Let me start by saying my “PR mindset” only wishes it had come up with the annual Beloit Mindset List – a media goldmine up there with the best of hotly anticipated yearly polls, surveys, and indices.
The Beloit List looks at pop culture, politics and technology as experienced by the incoming freshman class each year, and, boy, is it thought-provoking.
For example, this year’s class, born in 1994, thinks of Robert De Niro as Greg Focker’s long-suffering father-in-law, not as Vito Corleone or Jimmy Conway. They have no memory of Kurt Cobain while alive. The class has nearly always known a female Secretary of State, has never used a set of bound encyclopedias and watches TV mostly on screens other than TVs.
The ways these observations affect PR are at the same time nuanced and glaringly obvious. Think about these examples the next time you write a pitch or plan a campaign.

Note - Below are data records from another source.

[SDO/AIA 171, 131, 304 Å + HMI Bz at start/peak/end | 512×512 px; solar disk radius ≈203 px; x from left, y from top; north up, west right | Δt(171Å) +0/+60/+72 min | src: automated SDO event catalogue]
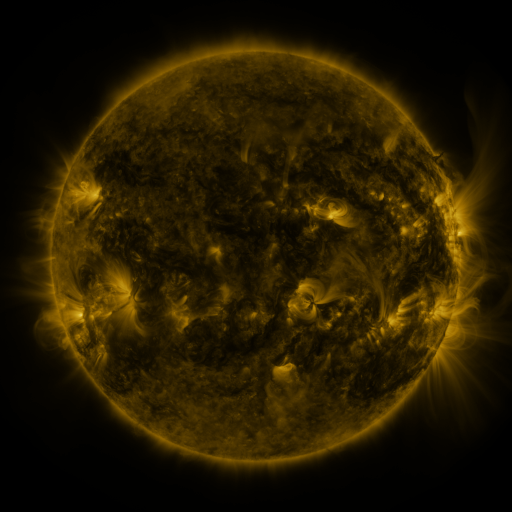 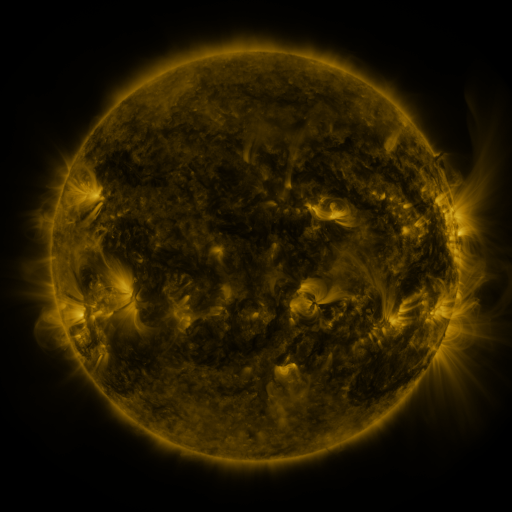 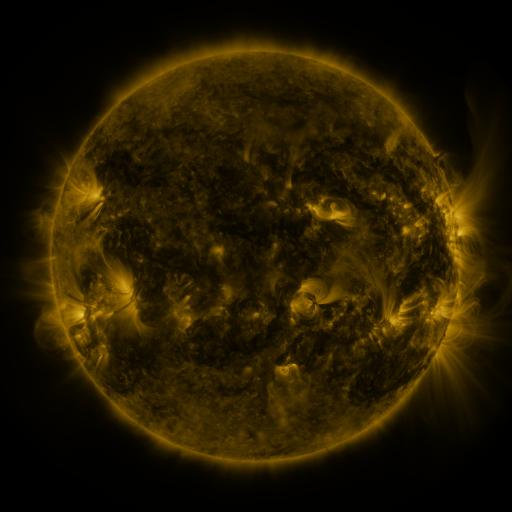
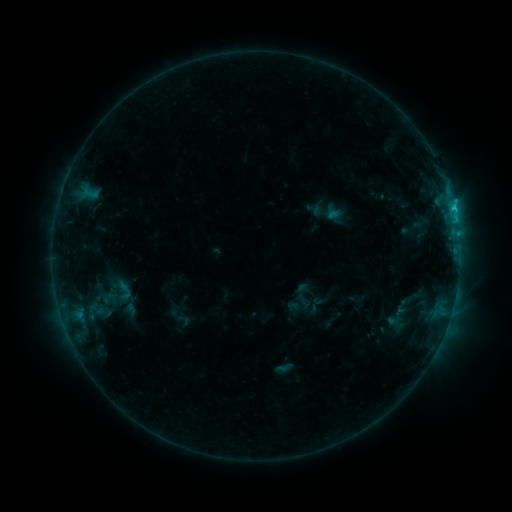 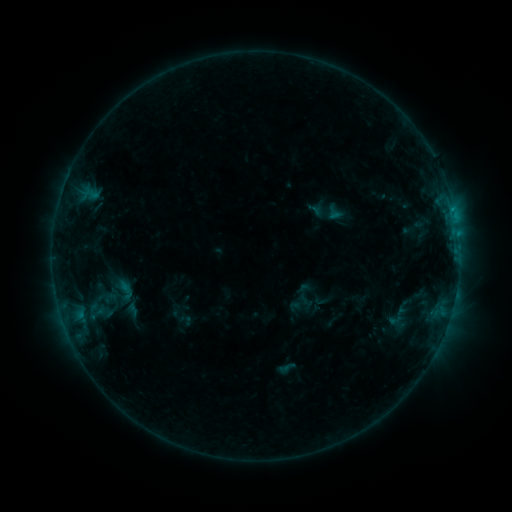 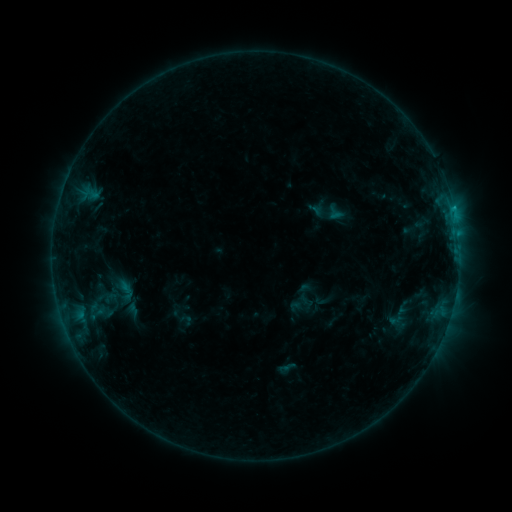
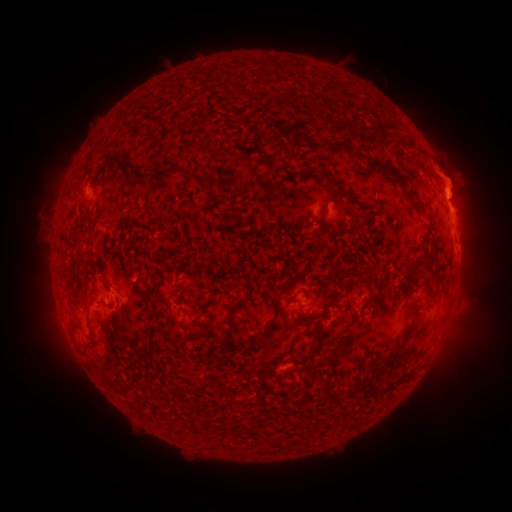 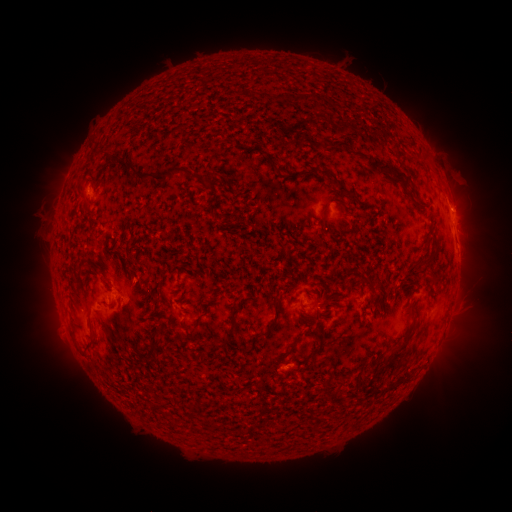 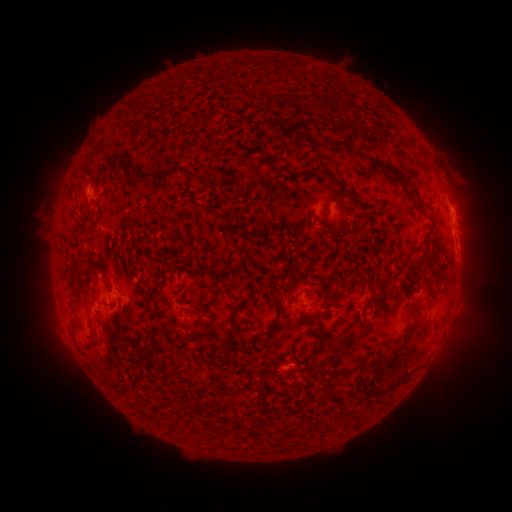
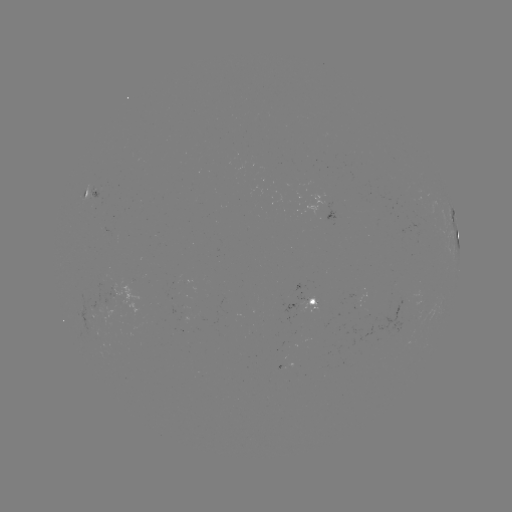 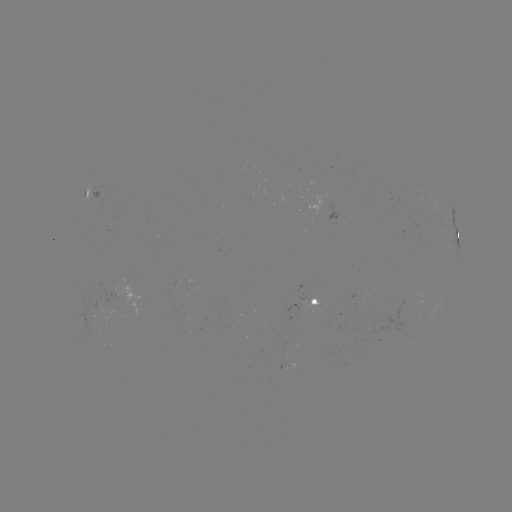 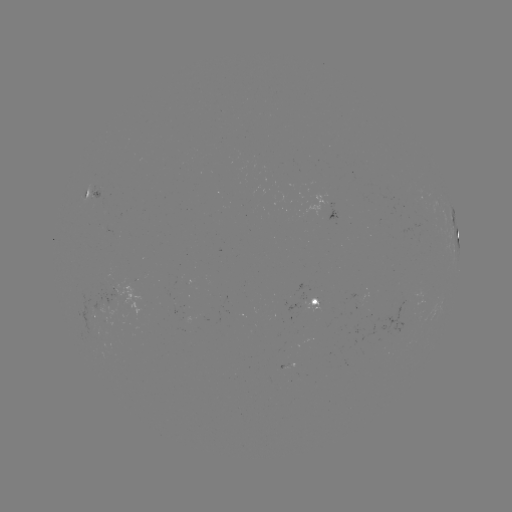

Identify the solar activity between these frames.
emerging-flux region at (90, 304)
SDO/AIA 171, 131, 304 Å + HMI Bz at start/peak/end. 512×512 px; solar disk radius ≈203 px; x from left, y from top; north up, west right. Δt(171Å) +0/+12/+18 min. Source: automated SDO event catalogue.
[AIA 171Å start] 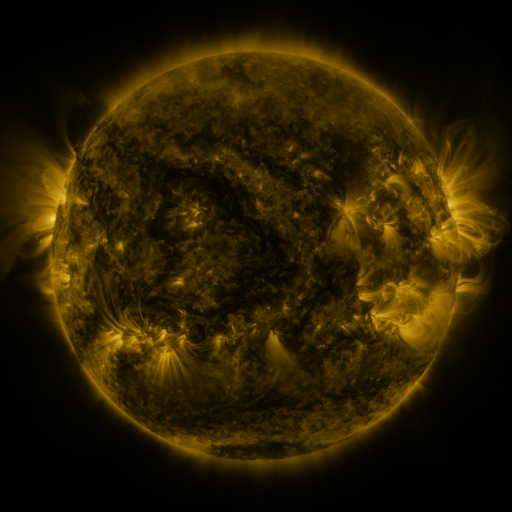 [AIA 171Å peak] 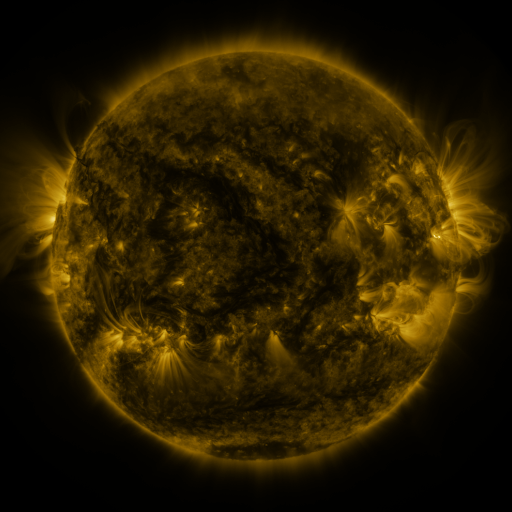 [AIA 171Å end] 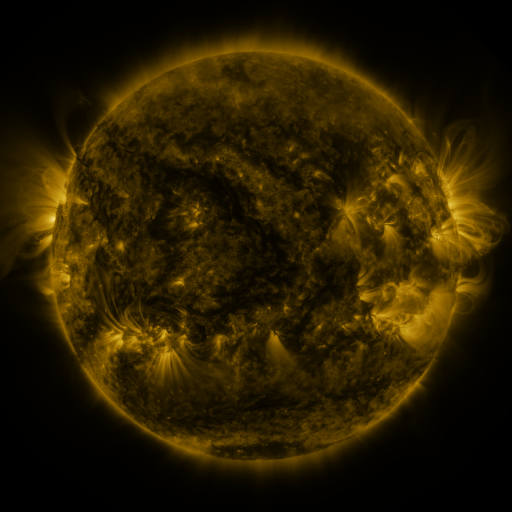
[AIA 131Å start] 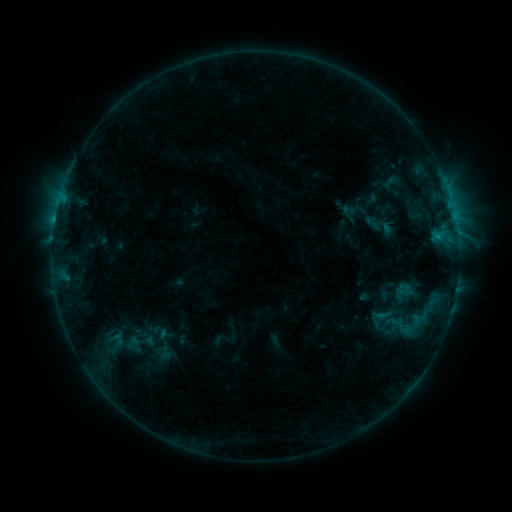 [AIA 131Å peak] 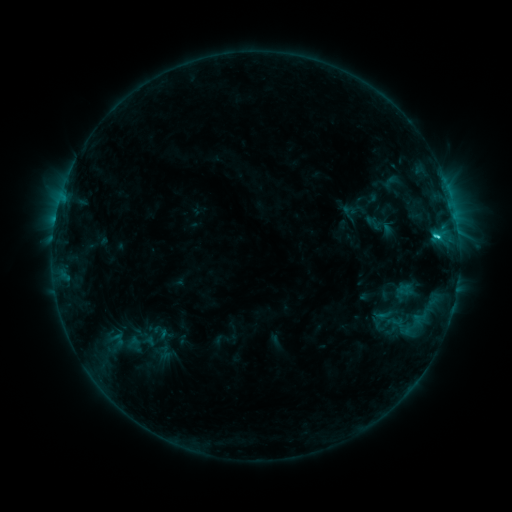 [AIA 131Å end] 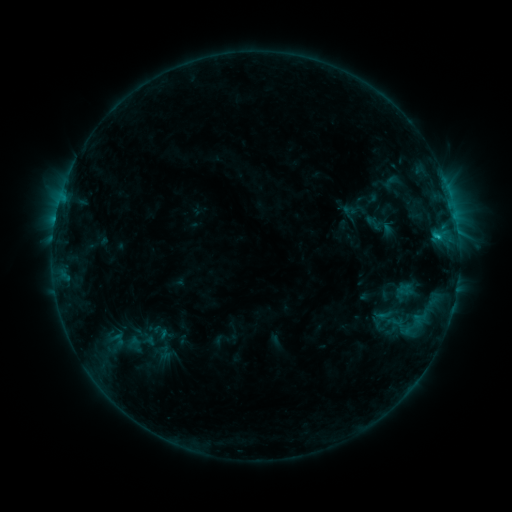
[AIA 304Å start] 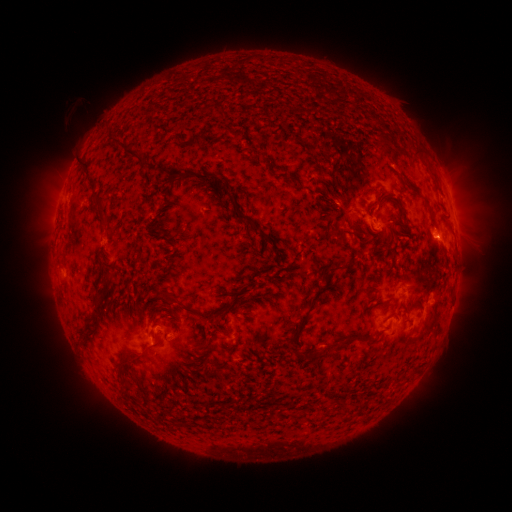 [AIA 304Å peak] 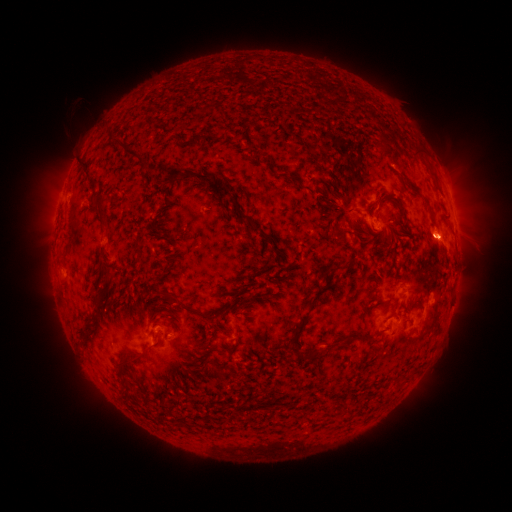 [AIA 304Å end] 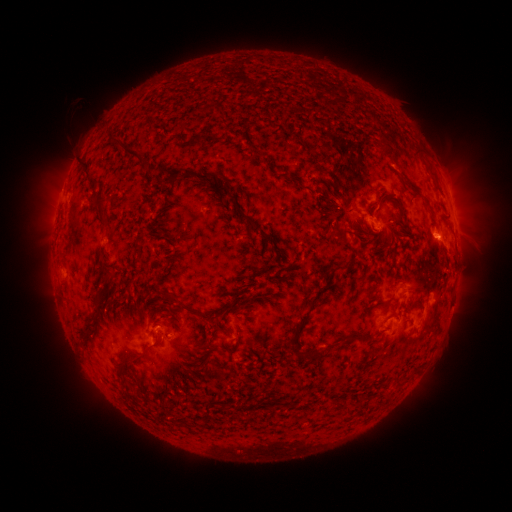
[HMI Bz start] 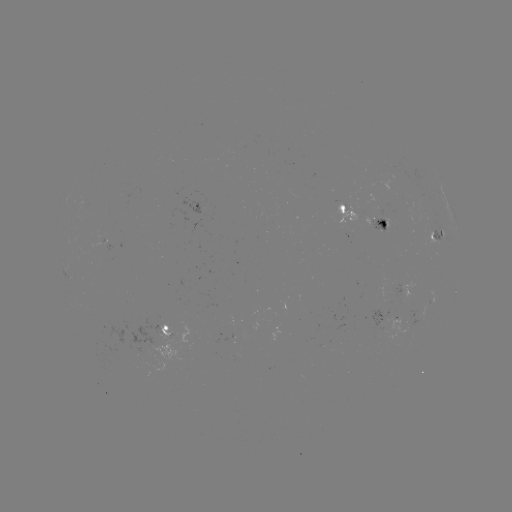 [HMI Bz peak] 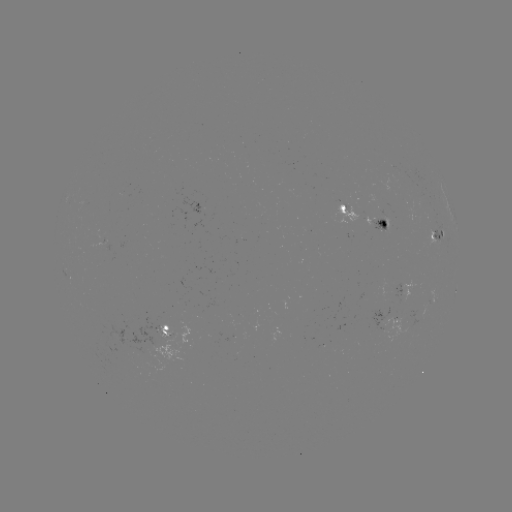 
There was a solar flare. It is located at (436, 237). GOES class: C1.0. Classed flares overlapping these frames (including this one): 1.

“America’s Royal Family” may still mean the Kennedys to some, but a member of this class recently asked me if that meant “the Kardashians.” No comment.
“Star Wars” has always been a movie, never a defense strategy.
“Plastics” are merely plastics, not a buzzword coined from “The Graduate.” (What graduate, some might ask?)
Planning a bookstore appearance for an author? This generation would likely consider it a quaint anachronism. First, because books, if read at all, are read online and bookstores, despite being preferred urban gathering places, have seen record closings during their lifetime – out the window along with point-and-shoot cameras and floppy discs.
If you mention the classic PR campaign to add a new color (blue) to M&M candies by popular vote, they’ll draw a blank. For these kids, M&Ms have always been blue (but never tan.)
If you use the words Twilight Zone as shorthand for something alien and out there, to the class of 2016, you are talking vampires and teens. In this case I guess the definitions prove the adage that everything old is new again. (Does anyone even remember that adage?)